◆ Lista de tarefas ◆
**A.** Responda com base no texto sobre os resíduos urbanos:
(i) Que cargo ocupa Carla Velez?
(ii) Segundo o texto, o que é preciso fazer à Taxa de Gestão de Resíduos, em vez de só aumentar o seu valor?
(iii) Qual é o primeiro objetivo que essa taxa não cumpre?
**B.** Reproduza sem alterações o trecho do texto sobre os resíduos urbanos que começa nas palavras "No artigo anterior, foi" e termina depois de "deposição de resíduos.".

Por Carla Velez, secretária-geral da ESGRA
No artigo da semana passada, fizemos o enquadramento geral dos desafios que o Setor dos Resíduos Urbanos (RU) enfrenta, das metas e objetivos a que o setor da gestão de resíduos urbanos e o país se encontram sujeitos e começámos a abordar os instrumentos financeiros disponíveis para levar a cabo esse trabalho, que tem evoluído de forma recessiva, impedindo um crescimento saudável e a sustentabilidade de todo o sistema.
No artigo anterior, foi focada a necessidade de rever a Taxa de Gestão de Resíduos, e não meramente aumentar o seu valor, que não só não cumpre um primeiro objetivo de apoiar o investimento no sistema de gestão, como também não garante um segundo objetivo, não menos importante, de fomentar novos comportamentos e atitudes das populações relativamente à produção, separação, reaproveitamento e deposição de resíduos.

◆ Dados disponíveis ◆
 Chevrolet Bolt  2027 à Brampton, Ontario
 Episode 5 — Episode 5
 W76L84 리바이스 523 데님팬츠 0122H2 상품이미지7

◆ Respostas ◆
**A.**
(i) Secretária-geral da ESGRA.
(ii) Revê-la.
(iii) Apoiar o investimento no sistema de gestão.

**B.**
No artigo anterior, foi focada a necessidade de rever a Taxa de Gestão de Resíduos, e não meramente aumentar o seu valor, que não só não cumpre um primeiro objetivo de apoiar o investimento no sistema de gestão, como também não garante um segundo objetivo, não menos importante, de fomentar novos comportamentos e atitudes das populações relativamente à produção, separação, reaproveitamento e deposição de resíduos.